__Your instructions__
Only the lines from the one with "2022-08-19T00:01:29, 3-frame burst." to the end of the records are wanted, each repeated exactly, both ends included.

__Exercise materials__

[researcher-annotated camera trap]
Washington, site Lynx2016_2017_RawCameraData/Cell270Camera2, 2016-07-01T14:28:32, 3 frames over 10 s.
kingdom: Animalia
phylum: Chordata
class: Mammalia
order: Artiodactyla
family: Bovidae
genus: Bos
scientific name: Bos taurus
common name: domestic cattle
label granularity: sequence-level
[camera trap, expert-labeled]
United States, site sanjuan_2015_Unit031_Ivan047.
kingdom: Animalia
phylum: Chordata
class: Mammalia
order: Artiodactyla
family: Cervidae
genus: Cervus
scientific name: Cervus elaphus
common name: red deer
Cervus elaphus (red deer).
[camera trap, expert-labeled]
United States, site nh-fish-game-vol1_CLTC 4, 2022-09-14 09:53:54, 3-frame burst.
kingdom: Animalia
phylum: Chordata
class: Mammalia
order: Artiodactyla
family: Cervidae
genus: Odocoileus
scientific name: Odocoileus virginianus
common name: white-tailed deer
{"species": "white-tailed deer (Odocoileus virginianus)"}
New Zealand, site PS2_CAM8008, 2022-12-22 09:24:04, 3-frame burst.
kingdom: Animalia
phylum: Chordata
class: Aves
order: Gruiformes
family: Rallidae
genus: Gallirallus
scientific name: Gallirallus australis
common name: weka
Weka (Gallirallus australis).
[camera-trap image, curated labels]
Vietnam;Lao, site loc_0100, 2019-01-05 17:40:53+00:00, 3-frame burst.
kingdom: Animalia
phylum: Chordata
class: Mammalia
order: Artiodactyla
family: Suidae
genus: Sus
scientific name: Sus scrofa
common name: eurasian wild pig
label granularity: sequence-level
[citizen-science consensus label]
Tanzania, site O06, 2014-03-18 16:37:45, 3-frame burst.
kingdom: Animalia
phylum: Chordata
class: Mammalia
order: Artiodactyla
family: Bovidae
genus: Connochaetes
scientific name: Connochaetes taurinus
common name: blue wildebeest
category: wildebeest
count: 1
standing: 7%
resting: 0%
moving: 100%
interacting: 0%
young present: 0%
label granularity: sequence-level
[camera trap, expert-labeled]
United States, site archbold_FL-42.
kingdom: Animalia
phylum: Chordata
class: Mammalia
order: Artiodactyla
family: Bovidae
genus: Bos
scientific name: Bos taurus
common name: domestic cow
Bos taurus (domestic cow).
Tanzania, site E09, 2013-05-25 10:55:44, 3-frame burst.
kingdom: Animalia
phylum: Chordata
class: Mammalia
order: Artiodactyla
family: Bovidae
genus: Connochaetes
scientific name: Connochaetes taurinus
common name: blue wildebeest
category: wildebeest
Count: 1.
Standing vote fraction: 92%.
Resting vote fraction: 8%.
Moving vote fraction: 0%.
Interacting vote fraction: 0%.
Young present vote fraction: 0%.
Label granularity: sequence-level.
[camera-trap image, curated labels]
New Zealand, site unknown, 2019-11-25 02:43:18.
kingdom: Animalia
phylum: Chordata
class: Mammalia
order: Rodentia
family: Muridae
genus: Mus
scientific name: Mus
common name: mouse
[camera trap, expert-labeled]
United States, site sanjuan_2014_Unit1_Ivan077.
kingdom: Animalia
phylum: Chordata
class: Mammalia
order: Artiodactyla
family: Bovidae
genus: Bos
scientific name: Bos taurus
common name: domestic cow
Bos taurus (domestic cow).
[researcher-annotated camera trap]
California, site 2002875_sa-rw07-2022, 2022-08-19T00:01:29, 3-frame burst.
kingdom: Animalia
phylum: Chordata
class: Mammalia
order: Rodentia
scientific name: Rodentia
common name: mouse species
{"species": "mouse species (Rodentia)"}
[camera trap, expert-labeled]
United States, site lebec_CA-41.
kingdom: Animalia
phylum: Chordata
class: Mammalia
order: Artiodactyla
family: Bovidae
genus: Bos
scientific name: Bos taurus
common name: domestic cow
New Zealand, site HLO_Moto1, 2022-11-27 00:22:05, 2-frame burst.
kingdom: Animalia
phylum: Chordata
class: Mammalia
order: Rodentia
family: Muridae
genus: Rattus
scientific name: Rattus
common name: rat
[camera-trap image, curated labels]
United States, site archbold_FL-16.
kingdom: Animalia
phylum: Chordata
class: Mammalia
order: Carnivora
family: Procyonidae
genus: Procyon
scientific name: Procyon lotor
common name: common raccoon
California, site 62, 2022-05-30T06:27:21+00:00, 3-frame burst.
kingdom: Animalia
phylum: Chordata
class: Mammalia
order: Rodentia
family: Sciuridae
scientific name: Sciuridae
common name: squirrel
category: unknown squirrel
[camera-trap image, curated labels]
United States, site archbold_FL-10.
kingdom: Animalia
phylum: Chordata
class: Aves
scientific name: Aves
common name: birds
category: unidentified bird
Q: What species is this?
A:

__Task response__
California, site 2002875_sa-rw07-2022, 2022-08-19T00:01:29, 3-frame burst.
kingdom: Animalia
phylum: Chordata
class: Mammalia
order: Rodentia
scientific name: Rodentia
common name: mouse species
{"species": "mouse species (Rodentia)"}
[camera trap, expert-labeled]
United States, site lebec_CA-41.
kingdom: Animalia
phylum: Chordata
class: Mammalia
order: Artiodactyla
family: Bovidae
genus: Bos
scientific name: Bos taurus
common name: domestic cow
New Zealand, site HLO_Moto1, 2022-11-27 00:22:05, 2-frame burst.
kingdom: Animalia
phylum: Chordata
class: Mammalia
order: Rodentia
family: Muridae
genus: Rattus
scientific name: Rattus
common name: rat
[camera-trap image, curated labels]
United States, site archbold_FL-16.
kingdom: Animalia
phylum: Chordata
class: Mammalia
order: Carnivora
family: Procyonidae
genus: Procyon
scientific name: Procyon lotor
common name: common raccoon
California, site 62, 2022-05-30T06:27:21+00:00, 3-frame burst.
kingdom: Animalia
phylum: Chordata
class: Mammalia
order: Rodentia
family: Sciuridae
scientific name: Sciuridae
common name: squirrel
category: unknown squirrel
[camera-trap image, curated labels]
United States, site archbold_FL-10.
kingdom: Animalia
phylum: Chordata
class: Aves
scientific name: Aves
common name: birds
category: unidentified bird
Q: What species is this?
A:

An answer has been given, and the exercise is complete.